Am Abend vor meiner Entlassung aus der Klinik beschloss ich, dass die Spiele, die meine Mutter gespielt hatte, ein Ende haben würden. Ich würde mich nicht mehr von ihr manipulieren lassen.
Ich rief sie an. »Es geht mir wieder gut«, sagte ich kurz. »Ich bin geheilt. Die Ärzte haben bestätigt, dass ich in der Lage bin, das Krankenhaus zu verlassen. Ich werde dich besuchen kommen.«
Ich kannte meine Mutter: Dem Urteil der Ärzte und medizinischen Autoritäten würde sie sich beugen. Und ich täuschte mich nicht. Sie war so überrumpelt von meiner plötzlichen Forschheit, dass sie keinerlei Anstalten machte, mich von meinem Besuch abzuhalten.
Als ich am Tag darauf in die Straße einbog, in der sie nun wohnten, sah ich, dass der Traum meiner Mutter von einem großen Haus endlich wahr geworden war. Während meines Klinikaufenthalts waren meine Eltern umgezogen, und mein Arzt hatte mir ihre neue Adresse gegeben. Es war ein weißes, zweistöckiges Haus, das, etwas zurückgesetzt von der Straße, in einem gepflegten Belfaster Vorort lag.
Sie haben das Pförtnerhäuschen mit gutem Gewinn verkauft, dachte ich. Ein paar Sekunden blieb ich stehen, um das Haus von außen zu betrachten, das eigentlich auch mein Zuhause hätte sein sollen. Aber ich kannte die Wahrheit. Meine Eltern würden zusammen alt werden, und nur ihr schreckliches Geheimnis würde ihnen Gesellschaft leisten.
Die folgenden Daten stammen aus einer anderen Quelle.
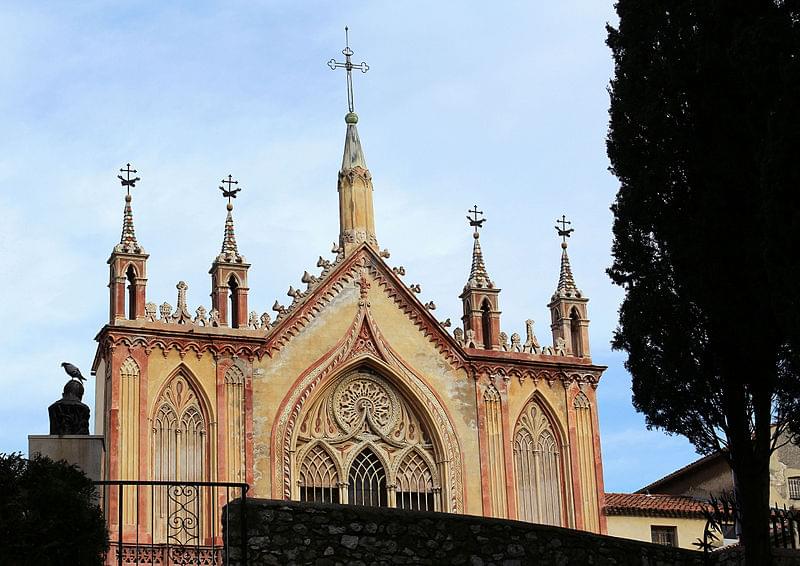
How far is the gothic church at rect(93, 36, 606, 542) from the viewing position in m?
32.3

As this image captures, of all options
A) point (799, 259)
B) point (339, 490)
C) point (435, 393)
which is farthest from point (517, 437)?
point (799, 259)

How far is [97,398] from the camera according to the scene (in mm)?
33656

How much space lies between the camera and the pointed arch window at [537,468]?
34781 mm

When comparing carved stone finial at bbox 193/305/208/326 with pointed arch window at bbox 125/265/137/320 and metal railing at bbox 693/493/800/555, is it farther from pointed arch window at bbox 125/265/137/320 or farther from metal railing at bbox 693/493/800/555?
metal railing at bbox 693/493/800/555

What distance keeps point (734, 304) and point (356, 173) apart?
57.7ft

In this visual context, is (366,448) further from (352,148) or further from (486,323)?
(352,148)

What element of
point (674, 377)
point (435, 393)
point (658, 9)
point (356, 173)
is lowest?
point (674, 377)

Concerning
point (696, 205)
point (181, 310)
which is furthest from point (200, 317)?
point (696, 205)

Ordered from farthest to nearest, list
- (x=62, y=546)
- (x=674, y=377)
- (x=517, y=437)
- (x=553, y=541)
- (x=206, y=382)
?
(x=517, y=437) < (x=206, y=382) < (x=674, y=377) < (x=553, y=541) < (x=62, y=546)

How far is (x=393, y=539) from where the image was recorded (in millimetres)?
18578

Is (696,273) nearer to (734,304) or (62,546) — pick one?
(734,304)

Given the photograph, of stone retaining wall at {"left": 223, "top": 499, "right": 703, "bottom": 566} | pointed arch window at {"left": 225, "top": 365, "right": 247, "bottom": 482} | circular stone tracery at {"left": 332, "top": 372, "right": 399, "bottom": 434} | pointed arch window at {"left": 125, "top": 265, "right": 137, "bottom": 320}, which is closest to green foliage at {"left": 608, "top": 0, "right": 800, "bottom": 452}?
stone retaining wall at {"left": 223, "top": 499, "right": 703, "bottom": 566}

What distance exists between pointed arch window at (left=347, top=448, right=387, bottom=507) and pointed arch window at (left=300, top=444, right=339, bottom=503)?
37 cm

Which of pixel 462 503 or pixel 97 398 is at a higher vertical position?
pixel 97 398
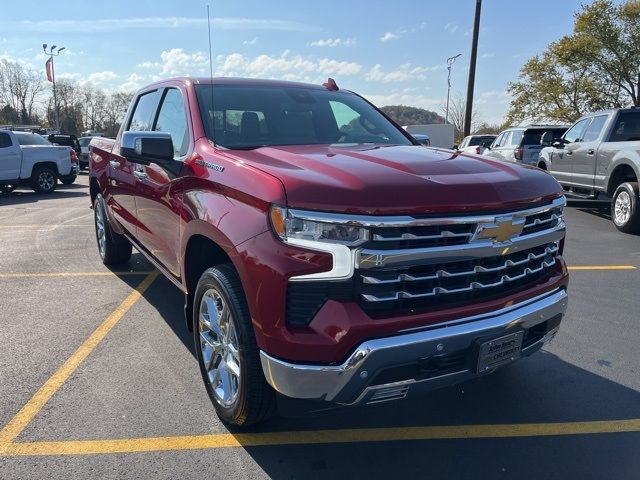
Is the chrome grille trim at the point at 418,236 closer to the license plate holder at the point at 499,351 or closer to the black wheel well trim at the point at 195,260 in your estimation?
the license plate holder at the point at 499,351

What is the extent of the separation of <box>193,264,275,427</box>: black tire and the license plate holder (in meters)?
1.04

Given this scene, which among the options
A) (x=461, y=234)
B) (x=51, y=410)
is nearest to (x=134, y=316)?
(x=51, y=410)

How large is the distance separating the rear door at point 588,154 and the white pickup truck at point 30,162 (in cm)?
1426

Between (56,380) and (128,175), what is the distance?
1816 mm

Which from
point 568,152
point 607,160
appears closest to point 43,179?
point 568,152

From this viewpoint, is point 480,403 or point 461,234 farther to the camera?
point 480,403

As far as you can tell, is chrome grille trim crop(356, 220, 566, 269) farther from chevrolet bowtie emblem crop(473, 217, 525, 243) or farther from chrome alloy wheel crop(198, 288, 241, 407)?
chrome alloy wheel crop(198, 288, 241, 407)

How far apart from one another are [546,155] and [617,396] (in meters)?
9.66

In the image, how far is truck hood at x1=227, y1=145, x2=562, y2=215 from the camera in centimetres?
232

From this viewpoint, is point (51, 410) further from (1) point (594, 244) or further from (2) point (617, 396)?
(1) point (594, 244)

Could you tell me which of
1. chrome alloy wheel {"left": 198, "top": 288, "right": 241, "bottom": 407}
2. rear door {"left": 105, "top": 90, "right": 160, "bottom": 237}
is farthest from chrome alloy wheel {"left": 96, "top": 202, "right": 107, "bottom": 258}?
chrome alloy wheel {"left": 198, "top": 288, "right": 241, "bottom": 407}

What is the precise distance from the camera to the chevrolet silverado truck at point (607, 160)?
854cm

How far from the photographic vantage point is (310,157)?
290cm

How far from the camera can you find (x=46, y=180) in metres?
16.2
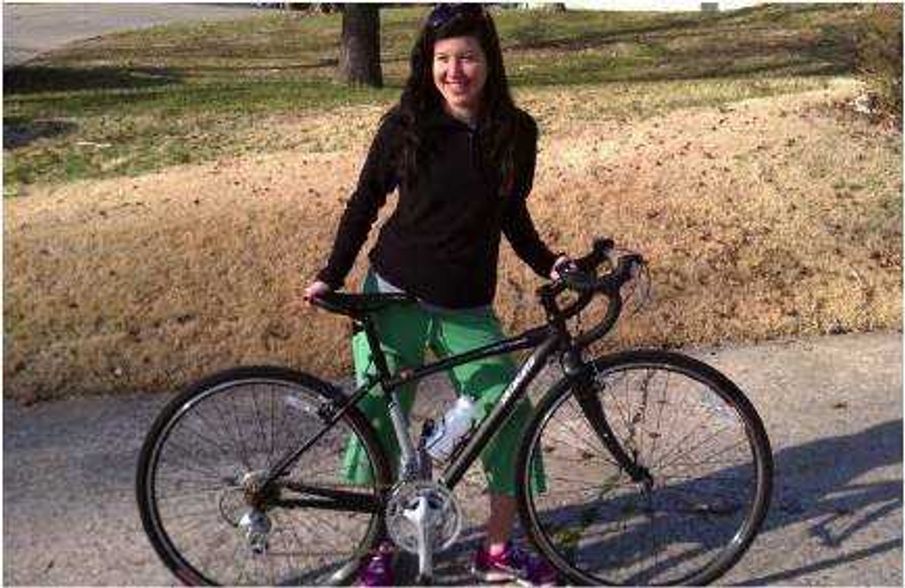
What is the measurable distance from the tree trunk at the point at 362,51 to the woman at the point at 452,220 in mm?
9003

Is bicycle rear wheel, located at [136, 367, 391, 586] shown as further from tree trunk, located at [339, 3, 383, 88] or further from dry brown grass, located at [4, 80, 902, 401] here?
tree trunk, located at [339, 3, 383, 88]

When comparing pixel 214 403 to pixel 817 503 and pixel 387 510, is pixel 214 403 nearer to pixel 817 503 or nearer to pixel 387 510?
pixel 387 510

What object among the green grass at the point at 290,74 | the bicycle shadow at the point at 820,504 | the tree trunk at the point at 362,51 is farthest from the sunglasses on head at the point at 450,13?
the tree trunk at the point at 362,51

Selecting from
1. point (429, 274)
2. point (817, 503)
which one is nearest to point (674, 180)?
point (817, 503)

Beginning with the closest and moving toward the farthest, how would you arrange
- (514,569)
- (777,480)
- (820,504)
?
1. (514,569)
2. (820,504)
3. (777,480)

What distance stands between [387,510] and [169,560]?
0.65 m

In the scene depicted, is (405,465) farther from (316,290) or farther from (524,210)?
(524,210)

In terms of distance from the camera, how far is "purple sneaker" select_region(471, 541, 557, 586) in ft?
11.6

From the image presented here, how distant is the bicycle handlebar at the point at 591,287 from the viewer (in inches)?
131

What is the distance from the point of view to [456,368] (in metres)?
3.44

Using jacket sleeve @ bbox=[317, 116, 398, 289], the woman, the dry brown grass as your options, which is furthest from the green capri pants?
the dry brown grass

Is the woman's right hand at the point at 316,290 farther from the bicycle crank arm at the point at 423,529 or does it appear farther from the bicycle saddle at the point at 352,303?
the bicycle crank arm at the point at 423,529

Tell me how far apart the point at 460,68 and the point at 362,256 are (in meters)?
3.10

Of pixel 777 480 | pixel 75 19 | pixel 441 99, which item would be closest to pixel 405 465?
pixel 441 99
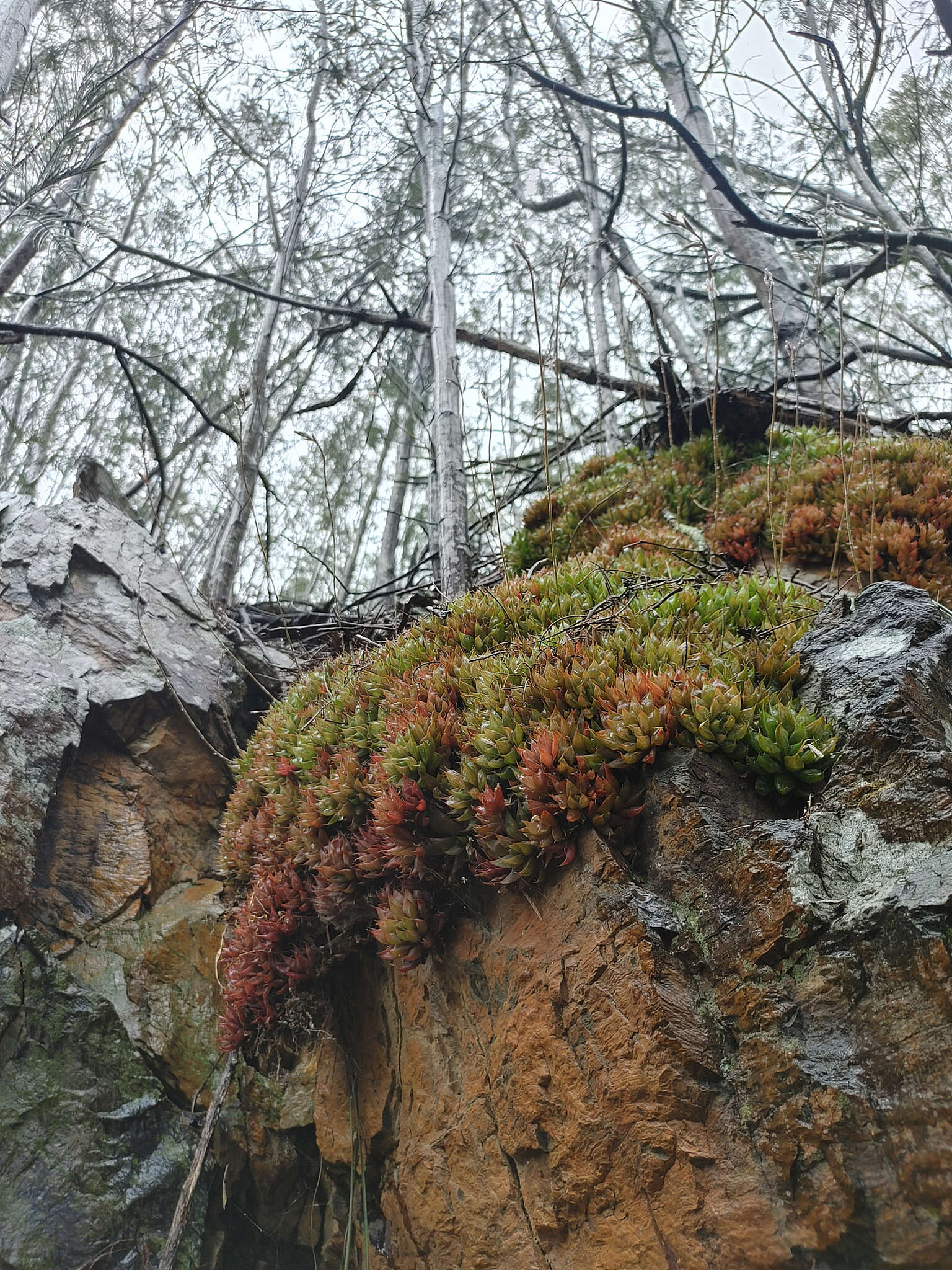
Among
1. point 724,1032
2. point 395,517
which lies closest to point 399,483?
point 395,517

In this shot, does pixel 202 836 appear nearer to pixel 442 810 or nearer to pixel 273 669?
pixel 273 669

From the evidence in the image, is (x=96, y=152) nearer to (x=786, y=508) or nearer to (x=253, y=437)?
(x=253, y=437)

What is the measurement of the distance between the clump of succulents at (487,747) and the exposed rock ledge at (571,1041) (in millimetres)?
130

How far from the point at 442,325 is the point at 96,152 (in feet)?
11.5

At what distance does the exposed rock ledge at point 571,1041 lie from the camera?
183cm

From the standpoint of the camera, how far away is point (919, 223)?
845cm

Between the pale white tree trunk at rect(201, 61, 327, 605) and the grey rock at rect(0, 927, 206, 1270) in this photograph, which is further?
the pale white tree trunk at rect(201, 61, 327, 605)

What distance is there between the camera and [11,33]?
5391mm

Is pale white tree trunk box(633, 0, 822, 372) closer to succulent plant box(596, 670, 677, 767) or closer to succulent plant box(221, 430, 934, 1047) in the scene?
succulent plant box(221, 430, 934, 1047)

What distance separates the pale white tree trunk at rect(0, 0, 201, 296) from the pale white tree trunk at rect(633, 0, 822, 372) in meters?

Sobald ich den Türklopfer betätigt hatte, öffnete meine Mutter auch schon die Tür. Ich brauchte sie nur anzusehen, um zu wissen, dass sich unser Verhältnis abermals geändert hatte. Wo war die Mutter meiner Erinnerung, die mich mit einem Blick einschüchtern konnte, um mich im nächsten Moment mit Gefühlsbekundungen zu überhäufen? Diese Frau wirkte kleiner, irgendwie geschrumpft, und zum ersten Mal wurde mir bewusst, dass ich sie um einige Zentimeter überragte. Sie schien niedergeschlagen, ihre Schultern krümmten sich nach vorn, und ihr Blick wich dem meinen nervös aus, als wollte sie ihre Gefühle vor mir verbergen.
Ob sie sich an die vielen Male erinnerte, da sie mein Vertrauen missbraucht hatte?
Sie machte einen Schritt zur Seite, um mich eintreten zu lassen, dann kochte sie uns Tee. Als sie uns zwei Tassen eingeschenkt hatte, fragte sie mich nach meinen Plänen.
»Ich möchte nach England gehen«, verkündete ich und empfand einen Stich der Enttäuschung, als ich Erleichterung auf ihrem Gesicht sah, auch wenn ich nichts anderes erwartet hatte.
»Wann denn, Liebes?«
»So bald wie möglich. Es gibt eine Agentur, die Jobs in der Hotelbranche vermittelt. Ich möchte gern am Empfang arbeiten. Ein solcher Job würde mir Kost und Logis und auch ein festes Gehalt bieten.«
Ich fragte meine Mutter nicht, ob ich bis dahin bei ihnen wohnen könne, sondern nahm ganz einfach meinen Koffer und trug ihn in eines der Schlafzimmer hinauf. Sie protestierte nicht. Ich blieb drei Tage dort, bis ich nach England abreiste.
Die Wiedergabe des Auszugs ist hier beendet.